Set up CloudWatch alarms to monitor this metric so that it does not reach an excessively high number. It is a best practice in Aurora to incorporate high concurrent short lived transactions, so avoid running long running transactions.

Resolve transient network issue

Although rare, a transient networking communication failure between the writer and reader nodes, or the nodes and the Aurora storage layer can occur. Reader nodes can fall behind or restart due to a brief interruption in networking. The Aurora Replica can fall behind due to network saturation as a result of a large volume of changes, or brief moments of Inter-AZ packet loss. You should consider the size of the DB instance, as well as its networking capabilities, to avoid this issue.
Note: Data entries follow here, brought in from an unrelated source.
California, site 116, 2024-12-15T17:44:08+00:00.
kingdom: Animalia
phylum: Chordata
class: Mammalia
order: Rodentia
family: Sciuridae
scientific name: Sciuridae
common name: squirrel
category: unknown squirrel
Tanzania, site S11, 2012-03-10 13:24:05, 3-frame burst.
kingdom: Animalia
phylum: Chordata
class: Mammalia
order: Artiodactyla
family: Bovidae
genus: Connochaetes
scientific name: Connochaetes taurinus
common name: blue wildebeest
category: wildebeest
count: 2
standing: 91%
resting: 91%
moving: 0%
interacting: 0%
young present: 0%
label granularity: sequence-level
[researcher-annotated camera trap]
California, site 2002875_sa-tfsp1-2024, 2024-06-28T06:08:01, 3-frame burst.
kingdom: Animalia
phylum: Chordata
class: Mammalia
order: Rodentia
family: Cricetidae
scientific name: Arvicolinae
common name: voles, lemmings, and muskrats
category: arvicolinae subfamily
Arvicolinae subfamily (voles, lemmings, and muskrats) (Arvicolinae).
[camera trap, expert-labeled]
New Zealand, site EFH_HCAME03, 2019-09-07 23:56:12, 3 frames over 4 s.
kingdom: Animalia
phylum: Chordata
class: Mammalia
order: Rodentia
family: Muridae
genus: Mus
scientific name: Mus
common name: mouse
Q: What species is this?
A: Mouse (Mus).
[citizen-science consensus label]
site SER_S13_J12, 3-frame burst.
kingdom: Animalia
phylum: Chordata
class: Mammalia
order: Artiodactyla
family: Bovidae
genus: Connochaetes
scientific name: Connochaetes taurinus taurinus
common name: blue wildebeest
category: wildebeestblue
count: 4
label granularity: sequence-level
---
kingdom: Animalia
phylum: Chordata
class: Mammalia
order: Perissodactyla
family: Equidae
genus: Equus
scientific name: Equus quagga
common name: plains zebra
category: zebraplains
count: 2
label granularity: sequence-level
Important Notes to consider

There are some notable features within Aurora MySQL 1.x starting from 1.17.4 that you should be aware of:

  • aurora_enable_replica_log_compression is a cluster parameter that enables compression of replication payloads to improve network bandwidth utilization between the master and Aurora Replicas. This is useful when network saturation is evident.

  • aurora_enable_zdr is a cluster parameter that you can utilize to keep any open connections and preserve them on an Aurora Replica restart.

  • aurora_enable_staggered_replica_restart is a cluster parameter that allows Aurora Replicas to follow a staggered restart schedule to increase cluster availability.